The BBC is haunted by two ghosts, but they are behaving in very different ways. Gavyn Davies reacted to the loss of the BBC chairmanship with stoicism and wry humour. When he resigned, he wrote an emollient letter to Tony Blair. He had no plans to luxuriate in grievance. But to his surprise - because the PM is usually good at the little courtesies - there was no reply. Davies mentioned it to his old friend Gordon Brown. There was still no reply.
Then, irritated by something Alastair Campbell was reported as saying, Davies announced at a party that perhaps he would sue Campbell after all. A number of Blairites were present. Two days later, Davies received a warm letter from Blair.
That almost certainly closes the matter with Davies, but the former director general, Greg Dyke, is in less conciliatory mood and will not be initiating a friendly correspondence with No10. Hurt to the core by the governors' decision to accept his offer of resignation - and still at moments giving the impression that he expects his old job back - Dyke is writing his memoirs.

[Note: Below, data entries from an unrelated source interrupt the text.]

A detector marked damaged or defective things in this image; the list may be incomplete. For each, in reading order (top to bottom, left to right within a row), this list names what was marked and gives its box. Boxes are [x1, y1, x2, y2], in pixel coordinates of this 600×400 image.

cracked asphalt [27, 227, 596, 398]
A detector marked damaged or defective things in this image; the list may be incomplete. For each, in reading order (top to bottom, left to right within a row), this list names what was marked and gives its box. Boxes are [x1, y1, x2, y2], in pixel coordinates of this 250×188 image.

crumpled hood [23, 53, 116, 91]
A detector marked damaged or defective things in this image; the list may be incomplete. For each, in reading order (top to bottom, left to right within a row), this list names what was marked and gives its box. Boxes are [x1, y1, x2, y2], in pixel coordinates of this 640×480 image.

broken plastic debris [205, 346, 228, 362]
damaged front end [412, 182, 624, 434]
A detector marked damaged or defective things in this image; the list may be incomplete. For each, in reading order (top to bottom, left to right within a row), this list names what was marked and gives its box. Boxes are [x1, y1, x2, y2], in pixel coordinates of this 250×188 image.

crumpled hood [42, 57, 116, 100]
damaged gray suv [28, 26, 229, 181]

He intends to lay into his enemies, starting with the PM. The expectation is that the book will be serialised in the Sunday Times in the weeks just before the Labour Party conference so as to cause maximum trouble. Dyke also intends to give his detailed views of the BBC governors' personalities and shortcomings.

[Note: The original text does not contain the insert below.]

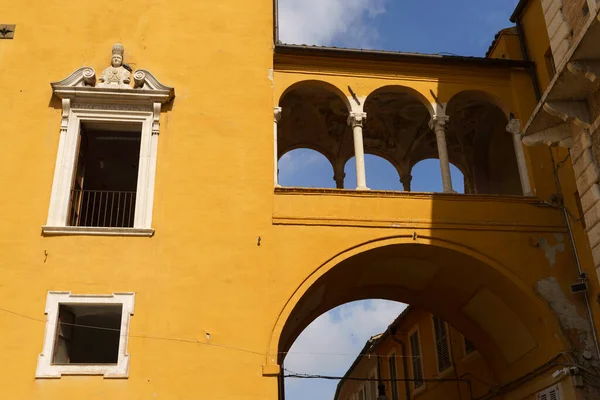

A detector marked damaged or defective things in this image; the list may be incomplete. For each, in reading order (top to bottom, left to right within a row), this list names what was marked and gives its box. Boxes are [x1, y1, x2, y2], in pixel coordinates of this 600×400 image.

When he was appointed, Dyke told a BBC audience that he thought he had some of John Birt's intellect and some of Michael Grade's flair. "If it turns out to be the other way round," he went on, "God help us all." Whatever his intellect or flair, no DG was ever more popular with BBC staff. Yet Grade may emulate him. One shrewd observer has identified the reason: Grade's family background. Several of his relations were successful impresarios - good at talent-spotting and at nurturing, humouring, soothing and flattering it. Grade has been wandering around the BBC talking to staff as if they were starlets who deserve a dressing room full of flowers and champagne.